Data shown >>
○ ○ ○ ○ ○ ○ ○

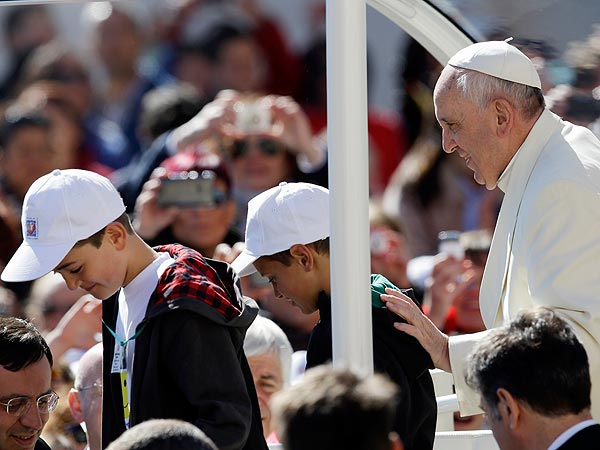 Pope Francis Gives Ride to 2 Kids in St. Peter's Square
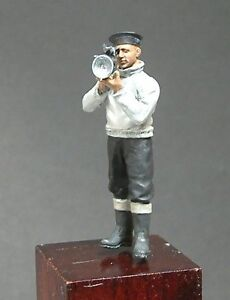 1/35th WWII Royal Navy Sailor with Aldis Lamp Wee Friends WF35014 unpainted kit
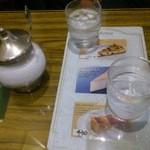 川志満 - テーブルは小さめですが休憩するにはちょうど良し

○ ○ ○ ○ ○ ○ ○

Your objective >> The required output is an exact copy of the lines from the one with "1/35th WWII Royal" through the final line of the data above, with pictures removed.

Output for this exercise >>
 1/35th WWII Royal Navy Sailor with Aldis Lamp Wee Friends WF35014 unpainted kit
 川志満 - テーブルは小さめですが休憩するにはちょうど良し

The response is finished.